### What the exercise asks
Reproduce the listing below in full, substituting "furrowed field" for each occurrence of "ploughed field" and changing nothing else.

===== Records shown =====

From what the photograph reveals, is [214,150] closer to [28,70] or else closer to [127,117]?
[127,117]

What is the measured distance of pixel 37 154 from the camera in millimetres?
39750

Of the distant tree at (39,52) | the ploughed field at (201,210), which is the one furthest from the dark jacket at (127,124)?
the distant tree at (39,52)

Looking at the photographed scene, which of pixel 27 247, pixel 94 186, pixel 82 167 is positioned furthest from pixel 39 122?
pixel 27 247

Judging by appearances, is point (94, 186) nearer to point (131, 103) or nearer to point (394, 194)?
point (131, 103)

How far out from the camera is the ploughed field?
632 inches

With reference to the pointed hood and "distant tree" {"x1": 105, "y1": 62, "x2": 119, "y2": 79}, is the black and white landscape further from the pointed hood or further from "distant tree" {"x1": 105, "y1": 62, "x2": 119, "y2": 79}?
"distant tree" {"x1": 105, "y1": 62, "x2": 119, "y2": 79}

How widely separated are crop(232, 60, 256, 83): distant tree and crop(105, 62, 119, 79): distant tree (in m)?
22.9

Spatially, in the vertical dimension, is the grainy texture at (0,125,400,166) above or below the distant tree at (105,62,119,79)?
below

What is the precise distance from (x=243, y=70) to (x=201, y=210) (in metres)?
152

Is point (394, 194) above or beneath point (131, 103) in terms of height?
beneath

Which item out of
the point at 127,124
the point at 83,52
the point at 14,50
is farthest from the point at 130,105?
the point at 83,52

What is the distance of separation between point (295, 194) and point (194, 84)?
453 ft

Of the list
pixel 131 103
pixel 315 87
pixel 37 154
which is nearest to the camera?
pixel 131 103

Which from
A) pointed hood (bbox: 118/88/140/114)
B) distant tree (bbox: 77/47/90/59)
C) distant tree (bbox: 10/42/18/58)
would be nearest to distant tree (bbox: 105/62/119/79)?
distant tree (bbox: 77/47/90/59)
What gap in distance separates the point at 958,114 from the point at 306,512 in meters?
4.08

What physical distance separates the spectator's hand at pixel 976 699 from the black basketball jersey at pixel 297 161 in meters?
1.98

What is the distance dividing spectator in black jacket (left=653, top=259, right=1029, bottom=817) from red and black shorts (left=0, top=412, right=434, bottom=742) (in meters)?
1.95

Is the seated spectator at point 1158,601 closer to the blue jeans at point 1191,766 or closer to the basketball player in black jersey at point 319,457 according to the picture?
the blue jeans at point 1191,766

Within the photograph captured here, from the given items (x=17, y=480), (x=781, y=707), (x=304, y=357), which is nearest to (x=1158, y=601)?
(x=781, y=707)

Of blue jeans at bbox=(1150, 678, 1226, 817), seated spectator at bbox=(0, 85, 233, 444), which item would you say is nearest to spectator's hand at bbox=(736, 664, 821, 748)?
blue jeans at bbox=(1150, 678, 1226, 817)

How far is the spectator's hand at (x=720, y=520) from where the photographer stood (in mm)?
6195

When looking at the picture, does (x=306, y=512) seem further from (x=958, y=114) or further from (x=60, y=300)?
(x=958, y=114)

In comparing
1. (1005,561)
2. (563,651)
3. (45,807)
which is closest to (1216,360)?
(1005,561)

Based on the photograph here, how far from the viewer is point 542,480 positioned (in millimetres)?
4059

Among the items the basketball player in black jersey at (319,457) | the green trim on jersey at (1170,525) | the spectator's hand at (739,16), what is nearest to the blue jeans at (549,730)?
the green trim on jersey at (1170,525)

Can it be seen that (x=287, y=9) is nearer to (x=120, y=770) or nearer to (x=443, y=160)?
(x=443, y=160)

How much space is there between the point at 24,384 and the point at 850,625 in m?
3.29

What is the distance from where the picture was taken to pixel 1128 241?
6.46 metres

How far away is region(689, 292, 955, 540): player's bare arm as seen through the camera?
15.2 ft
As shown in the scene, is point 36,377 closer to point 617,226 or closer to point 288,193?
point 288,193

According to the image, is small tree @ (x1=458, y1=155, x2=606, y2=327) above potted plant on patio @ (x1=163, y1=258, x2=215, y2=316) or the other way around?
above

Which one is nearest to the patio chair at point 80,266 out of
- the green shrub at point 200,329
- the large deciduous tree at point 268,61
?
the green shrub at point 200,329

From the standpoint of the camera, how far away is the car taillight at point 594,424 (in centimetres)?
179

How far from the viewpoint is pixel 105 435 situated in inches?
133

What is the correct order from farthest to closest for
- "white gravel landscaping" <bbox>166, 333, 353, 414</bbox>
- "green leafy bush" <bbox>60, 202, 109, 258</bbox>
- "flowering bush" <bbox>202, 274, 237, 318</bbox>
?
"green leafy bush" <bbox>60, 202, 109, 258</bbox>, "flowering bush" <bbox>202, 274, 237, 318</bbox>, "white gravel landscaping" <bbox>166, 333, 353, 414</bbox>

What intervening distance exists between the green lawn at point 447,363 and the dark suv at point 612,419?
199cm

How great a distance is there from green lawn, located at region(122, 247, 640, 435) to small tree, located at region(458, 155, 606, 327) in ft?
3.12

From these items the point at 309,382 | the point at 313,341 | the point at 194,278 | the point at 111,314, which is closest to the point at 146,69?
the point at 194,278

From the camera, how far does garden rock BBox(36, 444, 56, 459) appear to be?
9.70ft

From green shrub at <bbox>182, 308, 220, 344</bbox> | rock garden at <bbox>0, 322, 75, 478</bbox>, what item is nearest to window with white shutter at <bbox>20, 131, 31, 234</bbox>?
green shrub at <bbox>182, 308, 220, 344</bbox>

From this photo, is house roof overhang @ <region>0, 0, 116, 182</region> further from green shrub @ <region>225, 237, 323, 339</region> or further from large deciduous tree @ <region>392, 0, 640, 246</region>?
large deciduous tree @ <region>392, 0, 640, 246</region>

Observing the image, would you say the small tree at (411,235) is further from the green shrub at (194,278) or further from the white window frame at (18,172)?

=====

### Output
From what the photograph reveals, is [214,150] closer to [28,70] or else closer to [127,117]?
[127,117]

What is the measured distance of pixel 37 154 from the camera in millimetres?
39750

Of the distant tree at (39,52) | the furrowed field at (201,210), which is the one furthest from the dark jacket at (127,124)?
the distant tree at (39,52)

Looking at the photographed scene, which of pixel 27 247, pixel 94 186, pixel 82 167 is positioned furthest from pixel 39 122?
pixel 27 247

Judging by appearances, is point (94, 186) nearer to point (131, 103) or nearer to point (394, 194)?
point (131, 103)

How far out from the camera is the furrowed field?
632 inches

With reference to the pointed hood and "distant tree" {"x1": 105, "y1": 62, "x2": 119, "y2": 79}, is the black and white landscape further from the pointed hood or further from "distant tree" {"x1": 105, "y1": 62, "x2": 119, "y2": 79}?
"distant tree" {"x1": 105, "y1": 62, "x2": 119, "y2": 79}

How widely separated are crop(232, 60, 256, 83): distant tree and crop(105, 62, 119, 79): distant tree (in m)?
22.9

Spatially, in the vertical dimension, is the grainy texture at (0,125,400,166) above or below the distant tree at (105,62,119,79)?
below

What is the precise distance from (x=243, y=70) to (x=201, y=210) (in metres)?
152

Is point (394, 194) above or beneath point (131, 103) in terms of height?
beneath

Which item out of
the point at 127,124
the point at 83,52
the point at 14,50
is farthest from the point at 130,105?
the point at 83,52

What is the distance of separation between point (295, 194) and point (194, 84)?
453 ft

Of the list
pixel 131 103
pixel 315 87
pixel 37 154
which is nearest to the camera?
pixel 131 103

Which from
A) pointed hood (bbox: 118/88/140/114)
B) distant tree (bbox: 77/47/90/59)
C) distant tree (bbox: 10/42/18/58)
would be nearest to distant tree (bbox: 105/62/119/79)?
distant tree (bbox: 77/47/90/59)
What gap in distance separates the point at 958,114 from the point at 306,512 in meters?
4.08

What physical distance separates the spectator's hand at pixel 976 699 from the black basketball jersey at pixel 297 161 in meters?
1.98

What is the distance dividing spectator in black jacket (left=653, top=259, right=1029, bottom=817) from red and black shorts (left=0, top=412, right=434, bottom=742) (in meters)?
1.95

Is the seated spectator at point 1158,601 closer to the blue jeans at point 1191,766 or closer to the basketball player in black jersey at point 319,457 according to the picture?
the blue jeans at point 1191,766

Within the photograph captured here, from the given items (x=17, y=480), (x=781, y=707), (x=304, y=357), which is nearest to (x=1158, y=601)?
(x=781, y=707)

Of blue jeans at bbox=(1150, 678, 1226, 817), seated spectator at bbox=(0, 85, 233, 444), which item would you say is nearest to spectator's hand at bbox=(736, 664, 821, 748)?
blue jeans at bbox=(1150, 678, 1226, 817)

How far is the spectator's hand at (x=720, y=520) from where the photographer stood (in mm)?
6195

When looking at the picture, does (x=306, y=512) seem further from (x=958, y=114) or further from (x=60, y=300)?
(x=958, y=114)

In comparing
1. (1005,561)
2. (563,651)
3. (45,807)
which is closest to (1216,360)?
(1005,561)

Based on the photograph here, how far from the viewer is point 542,480 positioned (in millimetres)?
4059

Among the items the basketball player in black jersey at (319,457) | the green trim on jersey at (1170,525) | the spectator's hand at (739,16), what is nearest to the blue jeans at (549,730)?
the green trim on jersey at (1170,525)

Can it be seen that (x=287, y=9) is nearer to (x=120, y=770) or nearer to (x=443, y=160)?
(x=443, y=160)

How much space is there between the point at 24,384 and the point at 850,625 in m?
3.29

What is the distance from where the picture was taken to pixel 1128 241?
6.46 metres

How far away is region(689, 292, 955, 540): player's bare arm as seen through the camera?
15.2 ft
As shown in the scene, is point 36,377 closer to point 617,226 or closer to point 288,193?
point 288,193

According to the image, is small tree @ (x1=458, y1=155, x2=606, y2=327) above potted plant on patio @ (x1=163, y1=258, x2=215, y2=316) or the other way around?
above

Which one is nearest to the patio chair at point 80,266 out of
- the green shrub at point 200,329
- the large deciduous tree at point 268,61
?
the green shrub at point 200,329

From the standpoint of the camera, how far away is the car taillight at point 594,424 (in centimetres)?
179

How far from the viewpoint is pixel 105 435 situated in inches?
133

What is the correct order from farthest to closest for
- "white gravel landscaping" <bbox>166, 333, 353, 414</bbox>
- "green leafy bush" <bbox>60, 202, 109, 258</bbox>
- "flowering bush" <bbox>202, 274, 237, 318</bbox>
?
"green leafy bush" <bbox>60, 202, 109, 258</bbox>, "flowering bush" <bbox>202, 274, 237, 318</bbox>, "white gravel landscaping" <bbox>166, 333, 353, 414</bbox>

What intervening distance exists between the green lawn at point 447,363 and the dark suv at point 612,419?
199cm

How great a distance is there from green lawn, located at region(122, 247, 640, 435) to small tree, located at region(458, 155, 606, 327) in ft?
3.12

From these items the point at 309,382 | the point at 313,341 | the point at 194,278 | the point at 111,314, which is closest to the point at 146,69?
the point at 194,278

From the camera, how far does garden rock BBox(36, 444, 56, 459) appear to be?
9.70ft

From green shrub at <bbox>182, 308, 220, 344</bbox> | rock garden at <bbox>0, 322, 75, 478</bbox>, what item is nearest to window with white shutter at <bbox>20, 131, 31, 234</bbox>?
green shrub at <bbox>182, 308, 220, 344</bbox>

From this photo, is house roof overhang @ <region>0, 0, 116, 182</region> further from green shrub @ <region>225, 237, 323, 339</region> or further from large deciduous tree @ <region>392, 0, 640, 246</region>?
large deciduous tree @ <region>392, 0, 640, 246</region>

Observing the image, would you say the small tree at (411,235) is further from the green shrub at (194,278) or further from the white window frame at (18,172)?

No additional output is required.